Nisida

Nisida

domenica 26 febbraio 2006

LA MIA WOODSTOCK


Anni fa, anni 80, avemmo l’occasione di andare in Canada, a Montreal.
Ci prenotarono il volo per il 17 giugno e noi che eravamo giovani e tenevamo altro a che penzà neanche ci facemmo caso. Lo notammo pero’ sull’aereo, un Boeing da 400 posti semivuoto.
Passammo tutto il tempo del viaggio a spostarci da una poltrona all’altra, a sdraiarci su piu’ poltrone e sbevazzando e mangiucchiando di tutto. Realizzammo quanto eravamo stati fortunati al ritorno, su in Jumbo pieno come un uovo, con neonati frignanti a tempo pieno.
Andando oltreoceano, partendo di giorno, il fuso orario regala una giornata interminabile e giunti a Montreal e sbarcati i bagagli in albergo, cominciammo subito a girare per la città, arrivando persino a scalare il Mont Royal da cui la città prende il nome. Andammo a dormire a mezzanotte ora locale, ma mi svegliai alle 5 del mattino sempre ora locale con una madonna di fame e la colazione che mi servirono alle 7 fu poco piu’ che uno stuzzichino.
Ma parlerò di Montreal un’altra volta, ora volevo raccontare del viaggio che facemmo a Quebec, che dista 200 km da Montreal in uno di quei pulman tutti di acciaio con il levriero disegnato, i Greyhounds.
Era il 24 giugno, San Giovanni. La città costruita con edifici e castelli in stile francese, sulla riva del San Lorenzo, ci accolse con un caldo appiccicoso.
La festa di san Giovanni è molto sentita nel Quebec e per l’occasione avevano organizzato un concerto che durava tre giorni, sullo stile di Woodstock.
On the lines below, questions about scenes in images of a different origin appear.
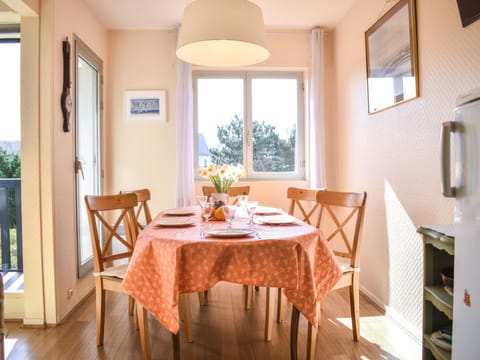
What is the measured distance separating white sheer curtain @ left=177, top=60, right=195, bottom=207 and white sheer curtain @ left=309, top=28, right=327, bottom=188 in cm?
131

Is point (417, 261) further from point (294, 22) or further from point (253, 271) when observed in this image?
point (294, 22)

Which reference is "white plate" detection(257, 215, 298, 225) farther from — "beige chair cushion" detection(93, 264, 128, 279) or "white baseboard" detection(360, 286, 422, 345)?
"white baseboard" detection(360, 286, 422, 345)

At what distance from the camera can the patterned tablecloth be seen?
159 cm

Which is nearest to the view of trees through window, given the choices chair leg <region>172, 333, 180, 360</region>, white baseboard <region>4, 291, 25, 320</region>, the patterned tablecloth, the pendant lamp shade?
the pendant lamp shade

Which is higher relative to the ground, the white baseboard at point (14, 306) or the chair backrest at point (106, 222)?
the chair backrest at point (106, 222)

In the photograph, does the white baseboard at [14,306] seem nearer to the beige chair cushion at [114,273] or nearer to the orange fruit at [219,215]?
the beige chair cushion at [114,273]

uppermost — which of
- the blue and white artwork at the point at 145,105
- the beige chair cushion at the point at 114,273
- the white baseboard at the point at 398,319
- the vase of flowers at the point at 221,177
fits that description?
the blue and white artwork at the point at 145,105

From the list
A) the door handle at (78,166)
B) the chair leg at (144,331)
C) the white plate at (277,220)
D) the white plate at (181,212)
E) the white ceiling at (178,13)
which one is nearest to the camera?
the chair leg at (144,331)

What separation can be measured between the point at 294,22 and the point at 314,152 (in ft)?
4.44

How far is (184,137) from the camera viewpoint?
3689mm

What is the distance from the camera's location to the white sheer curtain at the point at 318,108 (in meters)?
3.76

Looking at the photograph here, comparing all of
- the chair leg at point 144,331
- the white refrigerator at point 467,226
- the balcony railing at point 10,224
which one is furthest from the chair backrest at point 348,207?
the balcony railing at point 10,224

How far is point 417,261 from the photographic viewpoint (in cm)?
228

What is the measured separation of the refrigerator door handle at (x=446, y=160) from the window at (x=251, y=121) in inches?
108
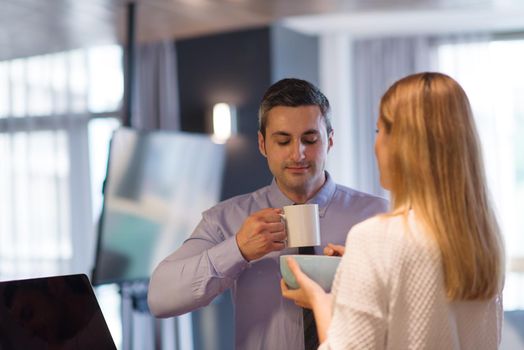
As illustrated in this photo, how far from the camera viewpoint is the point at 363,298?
1.36 metres

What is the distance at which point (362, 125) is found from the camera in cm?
665

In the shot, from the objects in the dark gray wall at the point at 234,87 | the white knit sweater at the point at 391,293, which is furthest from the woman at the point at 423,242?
the dark gray wall at the point at 234,87

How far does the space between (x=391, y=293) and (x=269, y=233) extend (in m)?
0.50

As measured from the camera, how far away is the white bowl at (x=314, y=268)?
5.39 ft

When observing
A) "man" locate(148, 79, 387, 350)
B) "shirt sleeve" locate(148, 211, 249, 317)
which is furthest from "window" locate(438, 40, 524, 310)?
"shirt sleeve" locate(148, 211, 249, 317)

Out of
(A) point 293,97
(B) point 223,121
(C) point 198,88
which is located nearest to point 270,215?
(A) point 293,97

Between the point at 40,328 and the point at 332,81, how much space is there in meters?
4.96

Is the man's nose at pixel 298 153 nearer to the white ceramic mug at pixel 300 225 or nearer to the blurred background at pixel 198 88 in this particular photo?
the white ceramic mug at pixel 300 225

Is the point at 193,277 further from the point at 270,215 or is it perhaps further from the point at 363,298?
the point at 363,298

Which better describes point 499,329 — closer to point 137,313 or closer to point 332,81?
point 137,313

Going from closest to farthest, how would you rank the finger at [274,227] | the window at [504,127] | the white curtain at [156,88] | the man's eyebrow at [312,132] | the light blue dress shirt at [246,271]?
the finger at [274,227], the light blue dress shirt at [246,271], the man's eyebrow at [312,132], the white curtain at [156,88], the window at [504,127]

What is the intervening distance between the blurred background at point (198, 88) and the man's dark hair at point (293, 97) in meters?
2.91

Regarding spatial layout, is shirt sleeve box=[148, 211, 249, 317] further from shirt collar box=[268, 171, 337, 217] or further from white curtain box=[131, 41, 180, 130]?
white curtain box=[131, 41, 180, 130]

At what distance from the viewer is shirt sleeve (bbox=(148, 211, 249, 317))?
Answer: 190 cm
C’erano dei prati enormi alle spalle del castello, gente seminuda con frigo portatili al seguito, con cibarie e bevande in quantità industriali, ragazzi hippie truccati e tatuati. Vino, birra e canne circolavano senza problemi e un posto di soccorso attrezzato era lì in attesa.



Decine di gruppi si avvicendavano sul palco, con torri di amplificatori che sparavano decibel addosso ai partecipanti all’happening. Sembrava di fare un salto all’indietro ed io sognavo di sentire Janis Joplin, Hendrix, Santana, The Who, Joe Cocker, i Jefferson Airplane e Alvin Lee dei Ten Years After.



La sera tardi, tornando in albergo (ma la musica continuava) nelle stradine strette che rassomigliavano a Montmartre con i nomi francesi sulle tabelle stradali, ci sembrò di sentire una musica che si avvicinava. E dopo un po’ spuntarono dai vicoli una folla di persone che suonavano e cantavano e correndo si tenevano per mano in una lunga catena. Giunti alla nostra altezza ci afferrarono le mani e ci inglobarono nella catena, in un girotondo interminabile. Ci fermammo alla fine senza fiato in tutt’altro posto della città, sperduti, increduli e confusi, mentre il resto della catena si allontanava com’era venuta. Sembrava un sogno. Per fortuna la città di Quebec non è molto grande e il fiume aiuta ad orientarsi, così ritrovammo facilmente la via di casa.
Ancora oggi ricordando quella sera non sono sicura di non averla sognata.